Trotz „Superjahr“: Lüner Handwerk sucht händeringend Fachkräfte

Empfang in Brambauer

An Aufträgen fehlt es den meisten Lüner Handwerksfirmen nicht. Dafür aber an Personal. Ein Problem, das immer größer wird. Die Unternehmen wollen gegensteuern.

Lünen

, 06.02.2019, 11:50 Uhr / Lesedauer: 2 min
Trotz „Superjahr“: Lüner Handwerk sucht händeringend Fachkräfte

Kreishandwerkmeister Christian Sprenger (2.v.l.) konnte zum Dämmerschoppen der Kreishandwerkerschaft Dortmund und Lünen zahlreiche Persönlichkeiten aus dem Handwerk und der Politik begrüßen. © Foto: Michael Blandowski

Handwerk hat zwar immer noch den sprichwörtlich „goldenen Boden“. Aber die gute Auftragslage hat auch Schattenseiten. Das war die Kernbotschaft beim Dämmerschoppen, so nennt das Lüner Handwerk seinen Jahresempfang, im Autohaus Trompeter in Brambauer.

2018 war ein „Superjahr“

„Es war ein Superjahr für das Handwerk. Es gab viel Arbeit, viel Nachfrage und Nachfrager. Aber um alles weiterhin stemmen zu können, brauchen wir dringend Fachkräfte und neue Auszubildende. Daran hapert es. Im neuen Jahr richten wir unseren Fokus auf die Suche nach Fachkräften und die Nachwuchsgewinnung. Insbesondere die sinkende Zahl an potenziellen Auszubildenden wird uns sicherlich vor eine Herausforderung stellen“, erklärte Kreishandwerksmeister Christian Sprenger am Dienstagabend (5. Februar) vor zahlreichen geladenen Gästen.

400 Betriebe in Lünen

Mit insgesamt 32.000 Beschäftigten, 4400 Betrieben in Dortmund, 400 in Lünen und vollen Auftragsbüchern sei das Handwerk weiterhin auf einem guten Weg.

Höhere Löhne, steigende Energiekosten und Aufwendungen für Baustoffe hätten aber die Verkaufspreise in die Höhe getrieben.

„Wir nutzen nicht die Gunst der Stunde, um Gewinne abzuschöpfen, sondern die Kostenrechnung lässt uns keine andere Möglichkeit. Deshalb sollten der Dialog sowie die bisherige gute Partnerschaft zwischen Kunden und Handwerkern erhalten bleiben“, hofft der Kreishandwerksmeister weiter auf eine verlässliche Partnerschaft, trotz Kritik aus der Kundschaft.

Trotz „Superjahr“: Lüner Handwerk sucht händeringend Fachkräfte

Gebrauchte Diesel-Fahrzeuge sind nur schwer zu verkaufen. Und wenn, dann zu einem niedrigen Preis. Das macht dem Autohandel zu schaffen. © picture alliance / Sebastian Kah

Insbesondere die Gewerbe im Bereich Bau- und Ausbau stehen auf der Sonnenseite. Dagegen verhagelt der Kfz-Handel ein wenig die ansonsten positive Bilanz. Ein Hof voller Dieselautos, dazu die drohenden Fahrverbote, macht den betroffenen Handwerkern Bauchschmerzen.

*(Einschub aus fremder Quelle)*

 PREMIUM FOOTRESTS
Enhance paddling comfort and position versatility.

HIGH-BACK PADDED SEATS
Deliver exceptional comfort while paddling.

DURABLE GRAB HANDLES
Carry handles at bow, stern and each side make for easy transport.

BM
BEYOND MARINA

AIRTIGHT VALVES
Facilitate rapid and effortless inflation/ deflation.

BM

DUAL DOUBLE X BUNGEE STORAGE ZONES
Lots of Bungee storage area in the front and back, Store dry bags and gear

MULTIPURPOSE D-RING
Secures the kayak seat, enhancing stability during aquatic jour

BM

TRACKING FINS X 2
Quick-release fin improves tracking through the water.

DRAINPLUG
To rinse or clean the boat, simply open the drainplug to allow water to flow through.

„Wir als Handwerkerschaft fordern eine Nachrüstung der Autos. Bisher sperrt sich aber die Industrie, uns bei unseren Problemen zu helfen. Jetzt ist der Staat gefordert“, forderte der Kreishandwerksmeister.

Lob für Ausbau der B 54

Reiner Horstmann (Stadthandwerksmeister Lünen), der am Abend die Anmoderation übernahm, lobte den politisch umgesetzten Ausbau der B 54 als großen Wurf für Handwerker. Er forderte die Ausweisung von weiteren Gebieten für Gewerbe und Wohnen in Lünen.

Bürgermeister Jürgen Kleine-Frauns sagte: „Das Handwerk verbindet Menschen und es hält die Gesellschaft zusammen. Denn ohne Handwerk funktioniert ein ausgewogenes Stadtleben nicht.“

Stadt sieht Handwerker als gute Partner

Es sei die Aufgabe der Stadtverwaltung, eine Infrastruktur für das Handwerk zu schaffen und zu erhalten. Auch ein besseres Mobilitätskonzept, beispielsweise ein Abfahrtverbot von Autobahnen für durchfahrende Lkw, könne Entlastung bringen. Auch energetische Sanierungen, insbesondere an alten Gebäuden, seien eine Möglichkeit, Handwerker zu unterstützen.